Manter a abstinência sexual antes do casamento é algo que, por muito tempo, esteve associado ao universo feminino. Mas hoje há muitos garotos que tomam a decisão e defendem essa bandeira, especialmente nos Estados Unidos. Por causa disso, uma socióloga da Universidade de Washington decidiu pesquisar como homens que fazem essa opção lidam com sua sexualidade antes e depois do casamento.

Sarah Diefendorf avaliou um grupo de 15 jovens cristãos evangélicos e percebeu que, antes de se casar, eles têm bastante abertura para falar sobre sexo com os amigos de confiança ou nos grupos de apoio ligados à igreja. Mas, uma vez trocadas as alianças, não há mais espaço para esse tipo de discussão, segundo a pesquisadora.

No início do estudo, em 2008, os participantes estavam perto dos 20 anos. Ao longo de um ano, a socióloga assistiu às reuniões do grupo de jovens e realizou entrevistas individuais. Alguns anos mais tarde, em 2011 e 2012, 14 deles estavam casados, e ela retomou as conversas para saber como estavam as coisas.
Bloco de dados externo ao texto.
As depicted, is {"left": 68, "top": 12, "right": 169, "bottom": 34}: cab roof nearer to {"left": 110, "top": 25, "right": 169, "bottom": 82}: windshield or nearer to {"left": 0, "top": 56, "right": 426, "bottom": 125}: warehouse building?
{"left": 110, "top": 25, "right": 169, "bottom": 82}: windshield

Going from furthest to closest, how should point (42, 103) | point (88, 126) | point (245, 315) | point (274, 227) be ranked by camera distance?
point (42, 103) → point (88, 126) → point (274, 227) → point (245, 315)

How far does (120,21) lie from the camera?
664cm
Os resultados mostraram que esses jovens casados não têm com quem compartilhar questões relativas à vida sexual e se sentem confusos em vários aspectos. Segundo a pesquisadora, falar sobre isso com amigos ou nos grupos da igreja é encarado como uma forma de desrespeito à esposa.

Eles também não se sentem confortáveis para discutir o assunto de forma aberta com suas mulheres. E, para piorar, muitos desses jovens ficam atordoados ao perceber que as tentações continuam depois do casamento e da vida sexual regular, conforme concluiu o trabalho.

Os resultados foram apresentados no último fim de semana na reunião anual da Sociedade Americana de Sociologia, em São Francisco. Diefendorf espera que eles ajudem a incentivar mais conversas sobre sexo, especialmente no contexto da educação sexual voltada para a abstinência.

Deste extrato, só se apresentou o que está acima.